▸ **Work required**: Find the line containing "body_size: 438" in the records below. Copy exactly that line and each one after it, ending at the line containing "border: none;", and nothing more.

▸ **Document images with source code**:
[Start of Attachment]

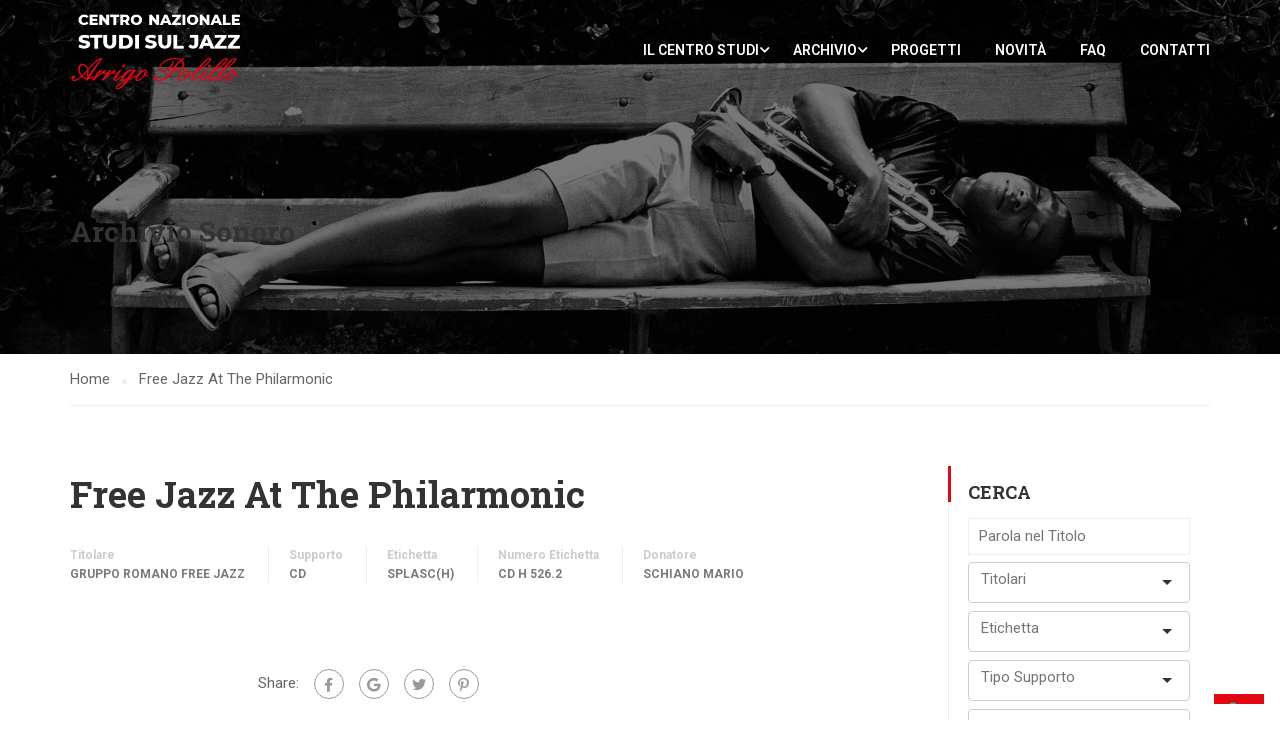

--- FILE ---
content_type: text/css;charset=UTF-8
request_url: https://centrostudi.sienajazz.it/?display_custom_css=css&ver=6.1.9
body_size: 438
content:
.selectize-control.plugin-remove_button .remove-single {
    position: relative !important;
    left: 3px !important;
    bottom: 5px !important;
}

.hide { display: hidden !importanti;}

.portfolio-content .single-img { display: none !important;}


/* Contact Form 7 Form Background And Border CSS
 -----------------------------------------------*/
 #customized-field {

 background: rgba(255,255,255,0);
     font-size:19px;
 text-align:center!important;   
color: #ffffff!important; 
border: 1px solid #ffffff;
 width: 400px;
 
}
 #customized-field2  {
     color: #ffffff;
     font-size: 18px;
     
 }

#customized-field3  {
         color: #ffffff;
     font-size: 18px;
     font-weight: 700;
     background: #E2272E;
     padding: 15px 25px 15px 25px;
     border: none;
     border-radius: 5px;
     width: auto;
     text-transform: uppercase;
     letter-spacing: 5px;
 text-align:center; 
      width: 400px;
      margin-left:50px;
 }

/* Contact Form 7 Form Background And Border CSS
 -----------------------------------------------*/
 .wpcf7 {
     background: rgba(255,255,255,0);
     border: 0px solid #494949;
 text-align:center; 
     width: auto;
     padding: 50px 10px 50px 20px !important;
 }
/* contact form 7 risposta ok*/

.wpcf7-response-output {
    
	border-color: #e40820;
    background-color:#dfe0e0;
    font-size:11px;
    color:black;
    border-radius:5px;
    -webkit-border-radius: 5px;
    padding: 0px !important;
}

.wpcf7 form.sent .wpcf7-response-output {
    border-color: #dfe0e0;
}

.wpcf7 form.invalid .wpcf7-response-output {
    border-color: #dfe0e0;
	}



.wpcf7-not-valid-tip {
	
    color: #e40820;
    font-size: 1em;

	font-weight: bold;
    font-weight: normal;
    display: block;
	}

[End of Attachment]
[Start of Attachment]

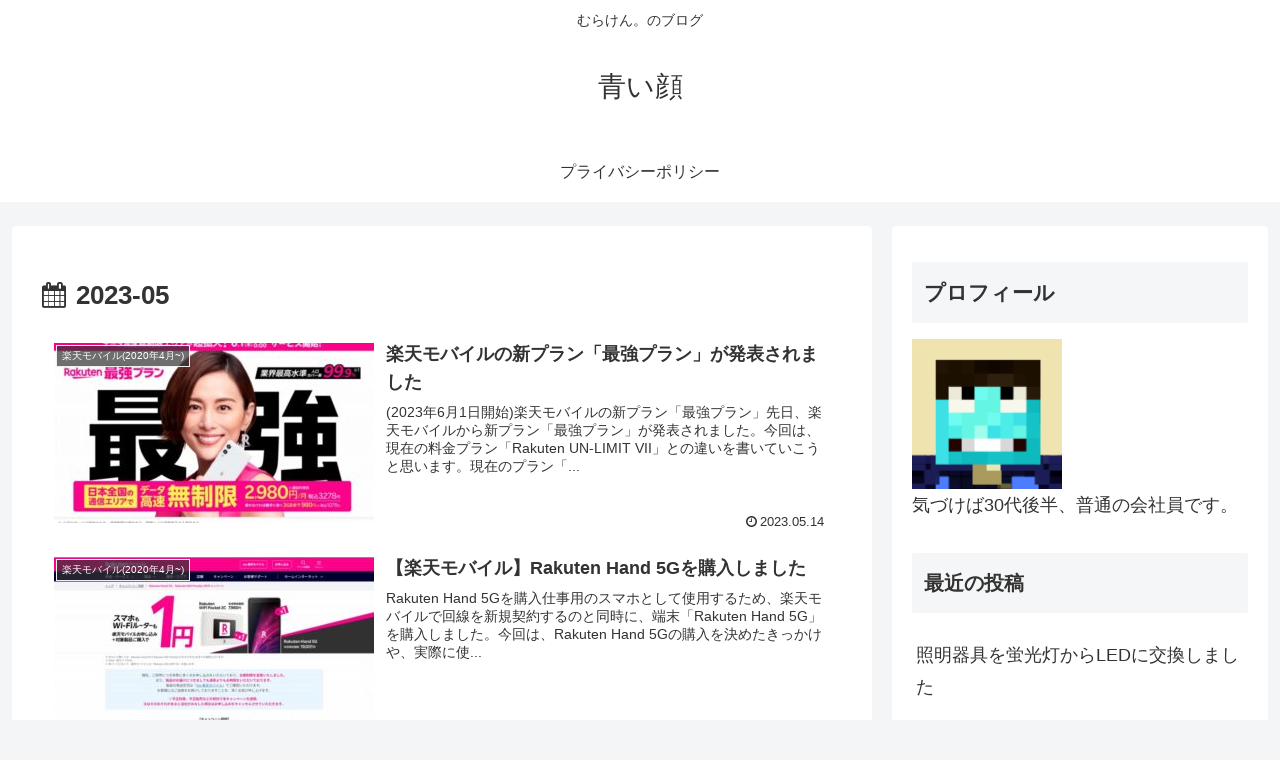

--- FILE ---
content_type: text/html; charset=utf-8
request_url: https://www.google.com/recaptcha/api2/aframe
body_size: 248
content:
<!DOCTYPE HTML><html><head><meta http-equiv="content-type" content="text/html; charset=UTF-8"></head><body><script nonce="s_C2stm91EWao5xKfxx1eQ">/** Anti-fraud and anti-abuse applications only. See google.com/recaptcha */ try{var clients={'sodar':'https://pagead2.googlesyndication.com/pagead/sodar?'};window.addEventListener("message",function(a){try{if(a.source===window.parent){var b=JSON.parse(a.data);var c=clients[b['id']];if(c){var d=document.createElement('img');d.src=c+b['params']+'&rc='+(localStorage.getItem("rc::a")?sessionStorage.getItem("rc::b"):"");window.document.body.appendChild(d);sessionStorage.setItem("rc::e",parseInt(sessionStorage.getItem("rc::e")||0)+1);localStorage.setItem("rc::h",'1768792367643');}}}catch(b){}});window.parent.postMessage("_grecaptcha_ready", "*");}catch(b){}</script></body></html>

[End of Attachment]

▸ **Reply to the task**:
body_size: 438
content:
.selectize-control.plugin-remove_button .remove-single {
    position: relative !important;
    left: 3px !important;
    bottom: 5px !important;
}

.hide { display: hidden !importanti;}

.portfolio-content .single-img { display: none !important;}


/* Contact Form 7 Form Background And Border CSS
 -----------------------------------------------*/
 #customized-field {

 background: rgba(255,255,255,0);
     font-size:19px;
 text-align:center!important;   
color: #ffffff!important; 
border: 1px solid #ffffff;
 width: 400px;
 
}
 #customized-field2  {
     color: #ffffff;
     font-size: 18px;
     
 }

#customized-field3  {
         color: #ffffff;
     font-size: 18px;
     font-weight: 700;
     background: #E2272E;
     padding: 15px 25px 15px 25px;
     border: none;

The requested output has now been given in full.